— start of EXTRACTED ENTRIES —

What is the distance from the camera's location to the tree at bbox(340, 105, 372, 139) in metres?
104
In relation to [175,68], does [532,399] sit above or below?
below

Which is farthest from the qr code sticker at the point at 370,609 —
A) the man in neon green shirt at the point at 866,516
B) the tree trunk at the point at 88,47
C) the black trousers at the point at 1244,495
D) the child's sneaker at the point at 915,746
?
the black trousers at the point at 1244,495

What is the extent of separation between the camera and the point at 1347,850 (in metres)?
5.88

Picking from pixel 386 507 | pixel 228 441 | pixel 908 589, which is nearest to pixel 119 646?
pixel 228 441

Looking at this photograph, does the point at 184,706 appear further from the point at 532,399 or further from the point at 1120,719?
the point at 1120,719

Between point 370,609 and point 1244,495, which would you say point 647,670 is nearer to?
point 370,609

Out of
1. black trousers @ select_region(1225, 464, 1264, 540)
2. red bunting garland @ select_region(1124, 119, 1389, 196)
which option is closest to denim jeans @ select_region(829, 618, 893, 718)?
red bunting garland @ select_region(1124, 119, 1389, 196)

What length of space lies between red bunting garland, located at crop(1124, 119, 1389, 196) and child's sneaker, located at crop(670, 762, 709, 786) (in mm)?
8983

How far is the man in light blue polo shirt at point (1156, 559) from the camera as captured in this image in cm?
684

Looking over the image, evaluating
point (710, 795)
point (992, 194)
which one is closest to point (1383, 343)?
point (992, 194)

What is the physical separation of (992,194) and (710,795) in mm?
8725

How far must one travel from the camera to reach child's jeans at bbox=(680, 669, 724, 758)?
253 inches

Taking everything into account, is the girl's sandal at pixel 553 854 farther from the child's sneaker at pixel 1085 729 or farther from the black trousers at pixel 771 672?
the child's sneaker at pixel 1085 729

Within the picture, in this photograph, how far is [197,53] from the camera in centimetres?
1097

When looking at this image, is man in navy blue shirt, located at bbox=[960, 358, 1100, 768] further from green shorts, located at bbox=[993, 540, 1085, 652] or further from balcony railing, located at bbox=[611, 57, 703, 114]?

— end of EXTRACTED ENTRIES —

Rewrite every one of the records above, renaming "balcony railing" as "window ledge" and leaving all other text unchanged.

What is the distance from the camera's location to the tree at bbox(340, 105, 372, 139) in metres?
104
In relation to [175,68], does [532,399] sit above or below?
below

Which is farthest from the qr code sticker at the point at 370,609 —
A) the man in neon green shirt at the point at 866,516
B) the tree trunk at the point at 88,47
C) the black trousers at the point at 1244,495
D) the child's sneaker at the point at 915,746
?
the black trousers at the point at 1244,495

What is the extent of separation between the camera and the point at 1347,850 (in metres)?
5.88

Picking from pixel 386 507 | pixel 228 441 | pixel 908 589, which is nearest to pixel 119 646?
pixel 228 441

Looking at this photograph, does the point at 184,706 appear further from the point at 532,399 or further from the point at 1120,719?
the point at 1120,719

Between point 370,609 and point 1244,495, which would you say point 647,670 is nearer to?
point 370,609

Out of
1. black trousers @ select_region(1225, 464, 1264, 540)
2. red bunting garland @ select_region(1124, 119, 1389, 196)
which option is closest to denim jeans @ select_region(829, 618, 893, 718)?
red bunting garland @ select_region(1124, 119, 1389, 196)

What length of space lies between red bunting garland, located at crop(1124, 119, 1389, 196) and child's sneaker, located at crop(670, 762, 709, 786) (in mm)?
8983

How far is the man in light blue polo shirt at point (1156, 559) from the camera as captured in this image in cm?
684

Looking over the image, evaluating
point (710, 795)
point (992, 194)
which one is closest to point (1383, 343)?
point (992, 194)

What is the physical separation of (992,194) and (710,795) in mm?
8725

How far must one travel from the camera to reach child's jeans at bbox=(680, 669, 724, 758)?
253 inches

Taking everything into account, is the girl's sandal at pixel 553 854 farther from the child's sneaker at pixel 1085 729 or farther from the black trousers at pixel 771 672?
the child's sneaker at pixel 1085 729

Within the picture, in this photograph, how far is [197,53] from the camera in centimetres?
1097

When looking at this image, is man in navy blue shirt, located at bbox=[960, 358, 1100, 768] further from green shorts, located at bbox=[993, 540, 1085, 652] or further from window ledge, located at bbox=[611, 57, 703, 114]?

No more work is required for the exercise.